For a second he didn’t get any reaction to that. Then Grade swallowed hard, licked his lips, and looked down for a second. Clay grinned briefly with satisfaction. It was hardly the time, but good to know he still had it in the tank.
“Or,” Ezra said, either missing or ignoring the subtext there, “maybe Fisher’s idea of a good time is cutting bits off people to feed his pet shark. You think of that?”
Clay shrugged.
“Still cheaper ways to do it,” he said. “If we give Fisher a way to ignore this—maybe a little something extra to sweeten the deal—he’d be an idiot not to take it.”

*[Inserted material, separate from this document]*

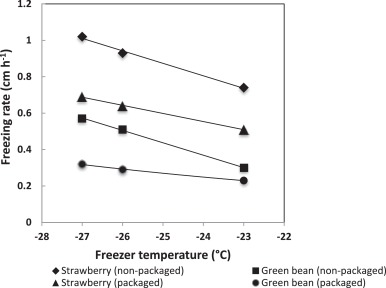 Effect of freezing rate and storage on the texture and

“Maybe,” Ezra said. He nodded at Grade. “And just so I’m clear, why isn’t blaming this skinny asshole still on the table?”
“It is,” Clay said. “But we serve him up to Fisher, we still have to admit we let his bagman get killed and his body desecrated on our turf. That’s not exactly going to fill him with confidence about our ability to keep things tight. Buchanan just disappears—well, it sounds like that worked out well enough for Pulaski Senior. It might be enough to stop him writing us off completely.”
For a second, nobody said anything as Ezra thought his options through. He didn’t seem that pleased with any of them, but the flicker of light in a window upstairs distracted him before he could come up with any alternative.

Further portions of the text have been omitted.